Richard Mendelson, From Demon to Darling: A Legal History of Wine in America. University of California Press, 2009.
There are many ways to tell the story of wine in America. Wine is a people story (Gallo and Mondavi, Parker and Vaynerchuck), a story of nature and terroir and even, at times, a tale of popular culture as indicated by Sideways, Bottle Shock and the rise of celebrity winemakers. Readers of this blog will know that I think wine is very much an economics story, too.
Richard Mendelson believes that wine is also a legal story and I think he makes a good case. Especially in America, I don’t think you can understand wine without an appreciation of its legal history. This is therefore a very timely and useful volume.
Wine, Bad Wine, and More of It
Changing social attitudes toward alcohol in general and wine in particular obvious affects the legal environment in which wine is made, sold and consumed. The law story is therefore also a social and political story with many unexpected twists and turns. I found many useful nuggets of history as I followed Mendelson’s historical narrative.
The discussion of wine during Prohibition is particularly memorable. Did you know that wine consumption in the United States increased during Prohibition? Commercial wine sales were restricted, of course, limited to a few categories such as medical wine and wine for use in religious ceremonies. But households were allowed to make up to 200 gallons of “bathtub” wine each year for their own use, a significant loophole.

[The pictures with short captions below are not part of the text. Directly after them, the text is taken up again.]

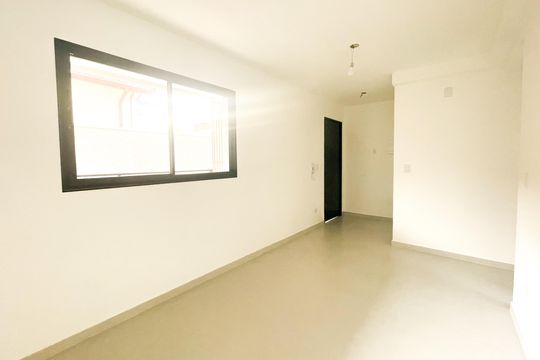 Sala de apartamento à venda com 2 quartos, 42m² em Parque Sao Domingos, São Paulo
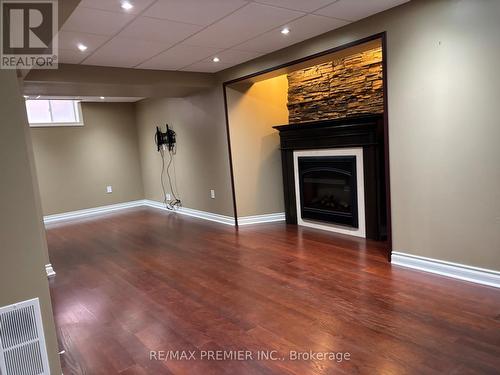 325 Vellore Avenue, Vaughan, ON - Indoor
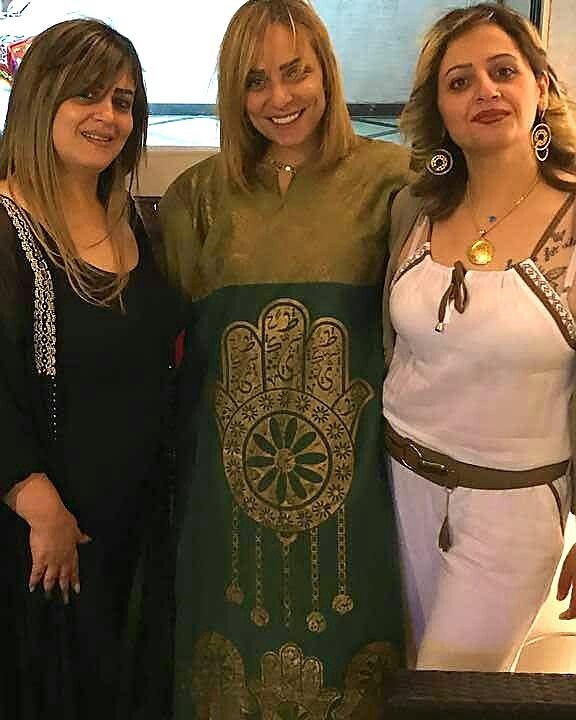 ريم البارودي بعباءة بمناسبة شهر رمضان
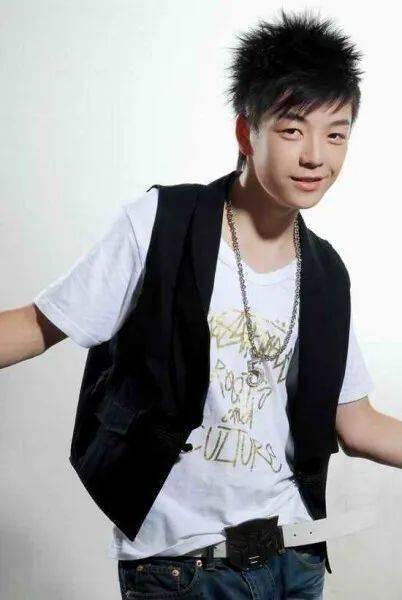 娱乐圈爆料王栎鑫是谁,揭秘“爆料王栎鑫”背后的真相 第2张 娱乐圈爆料王栎鑫是谁,揭秘“爆料王栎鑫”背后的真相 第2张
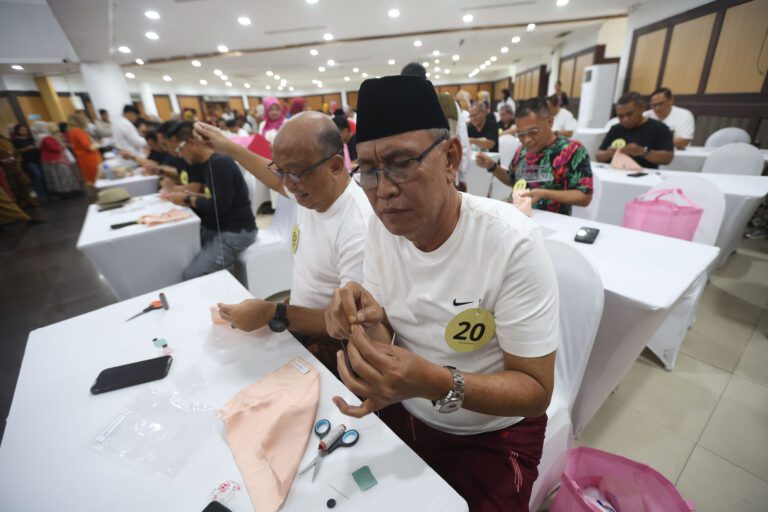 Lomba Unik Warnai Hari Ibu 2025 di Surabaya, Menggambar Bersama Anak hingga Jahit Kancing Baju untuk Laki-Laki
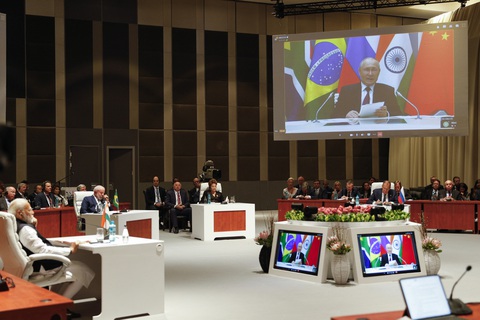 Lãnh đạo các nước thuộc nhóm BRICS theo dõi phần phát biểu của Tổng thống Nga Vladimir Putin qua nền tảng trực tuyến - Ảnh: REUTERS Lãnh đạo các nước thuộc nhóm BRICS theo dõi trực tuyến phần phát biểu của Tổng thống Nga Vladimir Putin hôm 23-8. Ông Putin không đến Nam Phi dự Thượng đỉnh nhóm nước này - Ảnh: REUTERS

Vast quantities of poor quality homemade wine more than replaced the better quality but now illegal commercial products. Winegrowers shifted from quality grapes to varieties that could best survive the long train ride to market. Supply and demand both deteriorated in terms of quality, but quantity actually improved.
Please, Sir. May I have More?
I guess I knew the basics of federal wine regulation and the AVA geographic designation system before I read this book, but I found the legal history very revealing. Now I understand why the early AVAs were so crude in terms of defining terroir — they were based, more or less, on the borders of local telephone services and aligned very poorly with winegrowing realities. No wonder there has been continuing pressure to expand, refine and redefine AVAs ever since.
I wish that Mendelson had gone into greater detail regarding today‘s legal wine sale environment, the resulting patterns of wine regimes in the various states and the three-tier system that services them. His basic outline of the current situation is fine, but I’d appreciate more details and state-by-state breakdowns. But maybe that’s beyond the scope of this book.
One test of a good wine is that you want more of it. Who knew that a book on wine law would leave me begging for more? Highly recommended!
NB: More and more books are being published without full reference “backmatter” to save printing costs, a practice that makes them less useful as research tools even if it does make them more accessible to cash-strapped readers. Joe Stiglitz’s new book on the economic crisis, Freefall: America, Free Markets and the Sinking of the World Economy, for example, has endnotes aplenty, but no bibliography and no index.
No index! Sure hope you caught all the important points the first time through because it will be hard to track them down again.
In this light, I want to commend the University of California Press for keeping up scholarly standards. This book has 190 pages of text followed by 68 pages of notes, ten pages of bibliography and a usefully detailed index.